> **Exercise details**
Locate each line in the data that contains the word "instances" and copy those lines.

-- start of Provided entries --

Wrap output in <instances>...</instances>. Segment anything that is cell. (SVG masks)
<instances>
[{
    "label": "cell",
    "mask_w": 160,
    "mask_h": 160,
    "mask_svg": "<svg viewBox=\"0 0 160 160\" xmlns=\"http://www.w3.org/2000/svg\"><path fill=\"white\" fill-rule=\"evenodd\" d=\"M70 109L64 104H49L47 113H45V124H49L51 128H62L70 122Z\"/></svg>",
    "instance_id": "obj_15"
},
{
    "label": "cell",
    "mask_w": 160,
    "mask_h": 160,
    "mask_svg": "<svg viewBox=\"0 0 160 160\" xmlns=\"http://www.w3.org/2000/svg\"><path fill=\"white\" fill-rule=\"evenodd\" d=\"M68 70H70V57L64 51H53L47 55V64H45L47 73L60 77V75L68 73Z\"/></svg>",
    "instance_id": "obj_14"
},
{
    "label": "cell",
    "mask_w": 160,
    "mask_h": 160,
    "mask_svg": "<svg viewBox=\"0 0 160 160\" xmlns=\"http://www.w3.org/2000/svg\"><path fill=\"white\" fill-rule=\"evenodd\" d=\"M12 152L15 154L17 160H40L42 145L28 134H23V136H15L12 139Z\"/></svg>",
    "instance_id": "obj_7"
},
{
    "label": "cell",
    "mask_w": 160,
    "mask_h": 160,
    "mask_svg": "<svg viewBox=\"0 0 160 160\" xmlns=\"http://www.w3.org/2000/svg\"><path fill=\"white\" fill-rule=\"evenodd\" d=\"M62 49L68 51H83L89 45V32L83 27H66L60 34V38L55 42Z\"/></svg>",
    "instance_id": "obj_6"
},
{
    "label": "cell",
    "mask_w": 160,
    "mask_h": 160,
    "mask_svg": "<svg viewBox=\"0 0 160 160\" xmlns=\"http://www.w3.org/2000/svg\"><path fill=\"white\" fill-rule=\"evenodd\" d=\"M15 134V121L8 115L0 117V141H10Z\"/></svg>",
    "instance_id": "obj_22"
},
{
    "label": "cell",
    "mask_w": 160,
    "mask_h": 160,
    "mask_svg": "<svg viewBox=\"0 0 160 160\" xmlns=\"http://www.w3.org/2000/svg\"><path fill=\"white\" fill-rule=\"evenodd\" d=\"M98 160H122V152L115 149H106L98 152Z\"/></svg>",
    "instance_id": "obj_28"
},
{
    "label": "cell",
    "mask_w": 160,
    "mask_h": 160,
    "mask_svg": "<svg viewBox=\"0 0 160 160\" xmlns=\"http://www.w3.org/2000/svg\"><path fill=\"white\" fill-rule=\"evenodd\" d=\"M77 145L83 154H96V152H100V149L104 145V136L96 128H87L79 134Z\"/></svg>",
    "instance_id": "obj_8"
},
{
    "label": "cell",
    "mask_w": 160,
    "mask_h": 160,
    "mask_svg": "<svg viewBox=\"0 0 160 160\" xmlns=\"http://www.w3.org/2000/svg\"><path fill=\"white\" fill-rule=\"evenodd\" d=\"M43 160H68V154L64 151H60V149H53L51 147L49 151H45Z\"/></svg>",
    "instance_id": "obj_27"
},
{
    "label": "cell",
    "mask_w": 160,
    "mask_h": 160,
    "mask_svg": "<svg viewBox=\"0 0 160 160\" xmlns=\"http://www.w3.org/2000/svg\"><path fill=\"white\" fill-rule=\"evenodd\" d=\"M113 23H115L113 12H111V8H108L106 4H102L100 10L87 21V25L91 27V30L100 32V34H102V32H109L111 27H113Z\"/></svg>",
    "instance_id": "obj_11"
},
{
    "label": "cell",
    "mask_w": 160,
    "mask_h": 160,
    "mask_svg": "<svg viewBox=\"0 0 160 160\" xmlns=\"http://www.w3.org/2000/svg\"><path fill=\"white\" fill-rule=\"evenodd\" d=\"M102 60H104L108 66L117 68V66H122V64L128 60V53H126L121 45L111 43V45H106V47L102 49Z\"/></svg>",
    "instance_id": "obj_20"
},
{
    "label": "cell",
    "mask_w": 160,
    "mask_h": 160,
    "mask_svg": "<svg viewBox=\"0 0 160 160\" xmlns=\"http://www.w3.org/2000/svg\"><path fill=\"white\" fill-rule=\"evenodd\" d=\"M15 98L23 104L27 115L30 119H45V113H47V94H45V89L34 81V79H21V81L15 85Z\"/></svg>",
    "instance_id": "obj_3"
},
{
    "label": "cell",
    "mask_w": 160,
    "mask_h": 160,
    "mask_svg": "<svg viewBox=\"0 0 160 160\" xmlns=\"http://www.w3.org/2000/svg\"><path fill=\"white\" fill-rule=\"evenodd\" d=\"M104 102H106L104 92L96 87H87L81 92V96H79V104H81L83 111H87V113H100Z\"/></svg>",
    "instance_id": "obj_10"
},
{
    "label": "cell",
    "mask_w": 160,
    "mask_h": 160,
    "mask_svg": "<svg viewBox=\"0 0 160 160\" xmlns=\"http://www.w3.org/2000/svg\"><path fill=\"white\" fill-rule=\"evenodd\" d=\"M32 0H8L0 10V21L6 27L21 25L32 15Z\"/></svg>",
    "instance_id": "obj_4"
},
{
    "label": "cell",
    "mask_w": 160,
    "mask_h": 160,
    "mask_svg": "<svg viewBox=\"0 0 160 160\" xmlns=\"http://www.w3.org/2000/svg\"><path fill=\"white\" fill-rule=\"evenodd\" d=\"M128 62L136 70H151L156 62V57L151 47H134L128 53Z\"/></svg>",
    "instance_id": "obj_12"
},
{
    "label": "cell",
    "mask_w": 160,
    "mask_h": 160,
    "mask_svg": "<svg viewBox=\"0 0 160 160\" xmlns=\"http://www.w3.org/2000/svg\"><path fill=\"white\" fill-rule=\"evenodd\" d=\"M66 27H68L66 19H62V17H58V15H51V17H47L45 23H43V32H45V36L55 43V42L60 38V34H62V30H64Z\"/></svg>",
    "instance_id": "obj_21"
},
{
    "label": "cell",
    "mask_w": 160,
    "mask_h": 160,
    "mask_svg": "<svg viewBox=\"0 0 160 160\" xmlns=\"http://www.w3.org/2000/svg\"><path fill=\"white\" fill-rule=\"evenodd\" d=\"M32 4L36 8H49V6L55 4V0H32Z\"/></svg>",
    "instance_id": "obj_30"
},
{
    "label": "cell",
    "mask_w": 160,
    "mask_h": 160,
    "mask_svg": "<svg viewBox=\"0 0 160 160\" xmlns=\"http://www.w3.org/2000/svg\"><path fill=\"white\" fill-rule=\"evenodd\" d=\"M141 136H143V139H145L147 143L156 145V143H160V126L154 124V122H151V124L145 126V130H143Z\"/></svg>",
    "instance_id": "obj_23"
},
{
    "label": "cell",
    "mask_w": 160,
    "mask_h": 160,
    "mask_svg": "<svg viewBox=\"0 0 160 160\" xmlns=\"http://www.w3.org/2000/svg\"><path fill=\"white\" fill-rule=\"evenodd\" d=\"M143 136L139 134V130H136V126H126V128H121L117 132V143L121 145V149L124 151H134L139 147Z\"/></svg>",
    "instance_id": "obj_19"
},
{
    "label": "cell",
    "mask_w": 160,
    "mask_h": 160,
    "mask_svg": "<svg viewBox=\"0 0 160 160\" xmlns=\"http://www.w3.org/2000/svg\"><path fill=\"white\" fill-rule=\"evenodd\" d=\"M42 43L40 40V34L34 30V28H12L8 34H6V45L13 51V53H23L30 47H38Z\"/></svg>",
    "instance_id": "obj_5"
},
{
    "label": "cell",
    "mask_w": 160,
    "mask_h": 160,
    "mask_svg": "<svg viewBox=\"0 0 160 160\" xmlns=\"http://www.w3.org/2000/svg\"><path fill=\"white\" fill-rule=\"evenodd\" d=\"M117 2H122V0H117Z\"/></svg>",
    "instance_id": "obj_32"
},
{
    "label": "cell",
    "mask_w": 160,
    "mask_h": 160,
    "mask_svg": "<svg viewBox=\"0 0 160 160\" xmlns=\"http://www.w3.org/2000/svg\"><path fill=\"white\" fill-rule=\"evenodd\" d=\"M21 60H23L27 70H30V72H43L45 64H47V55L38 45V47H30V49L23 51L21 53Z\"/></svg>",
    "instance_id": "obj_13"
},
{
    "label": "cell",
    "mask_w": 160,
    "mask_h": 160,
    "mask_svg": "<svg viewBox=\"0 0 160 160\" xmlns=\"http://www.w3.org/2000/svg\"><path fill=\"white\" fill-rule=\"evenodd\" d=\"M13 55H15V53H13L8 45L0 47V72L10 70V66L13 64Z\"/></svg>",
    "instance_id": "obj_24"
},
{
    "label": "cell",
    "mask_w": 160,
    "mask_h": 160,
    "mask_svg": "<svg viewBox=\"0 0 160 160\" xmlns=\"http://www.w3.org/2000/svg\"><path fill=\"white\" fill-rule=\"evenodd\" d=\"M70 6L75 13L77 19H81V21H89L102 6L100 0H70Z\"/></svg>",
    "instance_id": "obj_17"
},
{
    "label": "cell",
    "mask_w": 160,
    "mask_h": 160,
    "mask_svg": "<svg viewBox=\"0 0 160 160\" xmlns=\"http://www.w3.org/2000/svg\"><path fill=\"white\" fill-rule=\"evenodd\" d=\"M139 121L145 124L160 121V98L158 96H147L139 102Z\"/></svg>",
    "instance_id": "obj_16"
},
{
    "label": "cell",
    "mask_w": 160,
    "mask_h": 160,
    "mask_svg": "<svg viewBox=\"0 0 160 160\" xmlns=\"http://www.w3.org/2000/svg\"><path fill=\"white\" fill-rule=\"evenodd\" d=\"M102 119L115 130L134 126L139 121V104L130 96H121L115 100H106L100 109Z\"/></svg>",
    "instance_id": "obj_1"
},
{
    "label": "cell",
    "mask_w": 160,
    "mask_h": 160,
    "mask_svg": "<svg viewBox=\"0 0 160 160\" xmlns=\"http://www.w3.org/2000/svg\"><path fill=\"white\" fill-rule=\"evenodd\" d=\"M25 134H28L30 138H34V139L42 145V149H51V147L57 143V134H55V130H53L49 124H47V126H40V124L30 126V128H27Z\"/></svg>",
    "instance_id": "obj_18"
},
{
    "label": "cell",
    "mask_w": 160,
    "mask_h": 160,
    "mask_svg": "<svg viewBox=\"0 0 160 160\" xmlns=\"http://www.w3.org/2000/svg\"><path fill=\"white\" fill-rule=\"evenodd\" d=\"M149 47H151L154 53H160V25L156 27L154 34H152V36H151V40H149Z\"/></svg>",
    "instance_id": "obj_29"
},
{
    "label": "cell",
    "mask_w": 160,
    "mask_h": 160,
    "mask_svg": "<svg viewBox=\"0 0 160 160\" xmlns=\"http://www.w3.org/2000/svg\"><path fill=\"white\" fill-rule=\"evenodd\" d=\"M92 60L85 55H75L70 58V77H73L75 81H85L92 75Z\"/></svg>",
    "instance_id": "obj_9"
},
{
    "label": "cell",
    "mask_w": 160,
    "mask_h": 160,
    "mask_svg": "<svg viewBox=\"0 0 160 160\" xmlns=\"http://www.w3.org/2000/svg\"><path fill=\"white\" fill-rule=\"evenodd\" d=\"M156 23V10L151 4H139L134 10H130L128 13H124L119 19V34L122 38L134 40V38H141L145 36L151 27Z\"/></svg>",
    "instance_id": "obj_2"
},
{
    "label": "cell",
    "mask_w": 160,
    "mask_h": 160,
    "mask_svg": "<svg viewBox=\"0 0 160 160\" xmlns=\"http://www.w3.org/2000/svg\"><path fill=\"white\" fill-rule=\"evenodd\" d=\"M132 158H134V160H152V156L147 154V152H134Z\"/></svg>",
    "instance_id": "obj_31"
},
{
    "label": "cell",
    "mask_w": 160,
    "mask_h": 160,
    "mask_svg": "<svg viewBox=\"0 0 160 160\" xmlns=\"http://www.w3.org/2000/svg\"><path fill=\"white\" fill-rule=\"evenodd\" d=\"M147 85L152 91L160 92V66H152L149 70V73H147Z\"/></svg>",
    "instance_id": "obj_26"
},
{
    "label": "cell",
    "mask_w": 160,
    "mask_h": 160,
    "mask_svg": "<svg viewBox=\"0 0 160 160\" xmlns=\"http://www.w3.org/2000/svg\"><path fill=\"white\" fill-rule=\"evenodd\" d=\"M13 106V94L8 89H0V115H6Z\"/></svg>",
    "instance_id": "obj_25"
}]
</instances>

-- end of Provided entries --

> **Answer to the problem**
Wrap output in <instances>...</instances>. Segment anything that is cell. (SVG masks)
<instances>
</instances>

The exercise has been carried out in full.